Deep research agents retrieve benchmark metadata or answers through web searches, inflating measured performance by up to 4%.

A machine-rendered reading of the paper's core claim, the machinery that carries it, and where it could break.

Public benchmarks lose reliability when LLM agents actively search the web while solving tasks, because the searches can pull in benchmark content that bypasses the intended reasoning test. The paper defines three escalating forms of Search-Time Contamination and supplies detection algorithms that scan search trajectories to flag them. On six public benchmarks the algorithms show contamination is common and raises agent scores by as much as 4 percent. This indicates that published performance numbers may credit agents with more genuine reasoning than they possess. The authors therefore recommend evaluation setups that isolate benchmarks from live search access.

Core claim

Search-Time Contamination arises when deep research agents retrieve benchmark metadata, question context, or ground-truth answers during web searches; three defined leakage types of increasing severity are detected by trajectory-scanning algorithms; across six benchmarks the contamination is widespread and inflates performance by up to 4 percent, showing that existing evaluations can overestimate true reasoning ability.

What carries the argument

Search-Time Contamination (STC) measured through three leakage types (Benchmark Metadata Leakage, Question-Context Leakage, Explicit Answer Leakage) and their detection algorithms that inspect agent search trajectories.

If this is right

  • Current public-benchmark scores for deep research agents systematically overstate reasoning ability.
  • Evaluation protocols must separate benchmarks from live web access to avoid external leakage.
  • Transparent recording of every search trajectory becomes necessary for credible measurement.
  • Controlled or sandboxed benchmark releases are required to keep evaluation integrity.

Where Pith is reading between the lines

These are editorial extensions of the paper, not claims the author makes directly.

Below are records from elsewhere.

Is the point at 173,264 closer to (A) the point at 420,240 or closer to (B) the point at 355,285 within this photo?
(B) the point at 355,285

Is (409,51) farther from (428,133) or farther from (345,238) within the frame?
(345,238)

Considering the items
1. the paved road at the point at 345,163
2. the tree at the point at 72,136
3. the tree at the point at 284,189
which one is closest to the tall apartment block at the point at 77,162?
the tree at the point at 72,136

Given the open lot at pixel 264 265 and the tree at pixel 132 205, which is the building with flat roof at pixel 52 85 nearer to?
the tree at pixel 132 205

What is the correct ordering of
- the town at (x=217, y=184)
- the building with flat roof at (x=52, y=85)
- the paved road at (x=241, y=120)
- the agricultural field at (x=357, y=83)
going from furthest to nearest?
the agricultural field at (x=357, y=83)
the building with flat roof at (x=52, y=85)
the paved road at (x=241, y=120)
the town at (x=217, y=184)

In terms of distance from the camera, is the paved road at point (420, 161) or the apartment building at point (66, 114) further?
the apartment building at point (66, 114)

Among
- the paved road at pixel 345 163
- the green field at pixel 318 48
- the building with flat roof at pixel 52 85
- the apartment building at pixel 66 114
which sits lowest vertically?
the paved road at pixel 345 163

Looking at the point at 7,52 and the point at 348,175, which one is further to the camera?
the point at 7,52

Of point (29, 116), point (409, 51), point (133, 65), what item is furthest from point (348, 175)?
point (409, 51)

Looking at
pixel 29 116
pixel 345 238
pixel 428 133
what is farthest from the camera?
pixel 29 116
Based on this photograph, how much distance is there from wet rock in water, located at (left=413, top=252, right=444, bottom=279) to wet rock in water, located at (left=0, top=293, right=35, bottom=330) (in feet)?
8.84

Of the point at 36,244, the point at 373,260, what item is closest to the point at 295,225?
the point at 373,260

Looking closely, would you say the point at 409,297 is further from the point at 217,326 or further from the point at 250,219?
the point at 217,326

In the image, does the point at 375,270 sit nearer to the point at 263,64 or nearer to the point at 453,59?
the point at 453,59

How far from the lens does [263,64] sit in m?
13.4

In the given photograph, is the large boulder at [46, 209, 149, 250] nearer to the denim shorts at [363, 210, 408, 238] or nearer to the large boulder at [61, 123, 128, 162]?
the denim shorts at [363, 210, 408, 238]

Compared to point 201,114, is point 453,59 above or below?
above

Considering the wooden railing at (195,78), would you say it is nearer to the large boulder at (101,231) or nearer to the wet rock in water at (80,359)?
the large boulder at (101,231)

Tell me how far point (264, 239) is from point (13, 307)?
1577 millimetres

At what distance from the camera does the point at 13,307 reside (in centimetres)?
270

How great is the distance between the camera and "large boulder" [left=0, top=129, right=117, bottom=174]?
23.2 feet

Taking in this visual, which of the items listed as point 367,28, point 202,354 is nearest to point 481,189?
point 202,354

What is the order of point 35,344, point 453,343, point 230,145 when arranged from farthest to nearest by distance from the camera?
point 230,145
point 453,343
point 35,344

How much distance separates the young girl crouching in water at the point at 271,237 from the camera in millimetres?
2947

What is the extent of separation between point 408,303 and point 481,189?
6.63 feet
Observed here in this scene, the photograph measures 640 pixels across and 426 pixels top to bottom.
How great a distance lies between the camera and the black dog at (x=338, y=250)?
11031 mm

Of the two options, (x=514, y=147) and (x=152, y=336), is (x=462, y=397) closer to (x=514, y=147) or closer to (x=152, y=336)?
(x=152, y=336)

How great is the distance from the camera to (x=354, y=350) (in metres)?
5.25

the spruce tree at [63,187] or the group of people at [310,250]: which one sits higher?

  • The same search-time leakage risk likely affects any agent that can browse the open web while solving public test items.
  • Re-running older agent evaluations with contamination filters could revise published performance rankings.
  • Dynamic or privately held benchmarks may become necessary once search contamination is routinely measured.

Load-bearing premise

The detection algorithms identify and quantify the three contamination types without enough false positives or missed cases to change the reported 4 percent inflation figure.

What would settle it

An independent manual review of the search logs from the six-benchmark evaluation that either confirms the same 4 percent performance lift or shows the algorithms over- or under-counted contamination cases.

Figures

Figures reproduced from arXiv: 2606.05241 by Jun Lin, Kaisong Song, Kunhong Yao, Xinyue Zhang, Yongjie Wang, Zhiqi Shen, Zhiwei Zeng.

Figure 1
Figure 1. Figure 1: Illustration of clinical search-time contamination with Tongyi Deep Research. After retrieving the answer, [PITH_FULL_IMAGE:figures/full_fig_p004_1.png] view at source ↗
Figure 2
Figure 2. Figure 2: Kaplan–Meier curves of STC escalation after BML. [PITH_FULL_IMAGE:figures/full_fig_p008_2.png] view at source ↗
Figure 3
Figure 3. Figure 3: Prompt for Detecting Explicit Answer Leakage. [PITH_FULL_IMAGE:figures/full_fig_p013_3.png] view at source ↗
read the original abstract

Public benchmarks enable fair and reproducible evaluation of LLM reasoning, but they become fragile for deep research agents that actively search the web during inference. Such agents may retrieve public benchmark metadata, question context, or even ground-truth answers via web search. This gives rise to Search-Time Contamination (STC), where external retrieval bypasses intended reasoning and inflates measured performance. We systematically study STC in deep research agent evaluation. We define three contamination types with increasing severity, namely Benchmark Metadata Leakage, Question-Context Leakage, and Explicit Answer Leakage, and develop detection algorithms to identify them and quantify their impact on agent performance. Evaluating modern deep research agents on six public benchmarks, we find that STC is widespread and can inflate performance by up to 4%. Our findings show that existing evaluations may overestimate true reasoning ability. We therefore advocate contamination-aware practices, including isolated sandboxes, transparent search trajectories, and controlled benchmark access.

Editorial analysis

A structured set of objections, weighed in public.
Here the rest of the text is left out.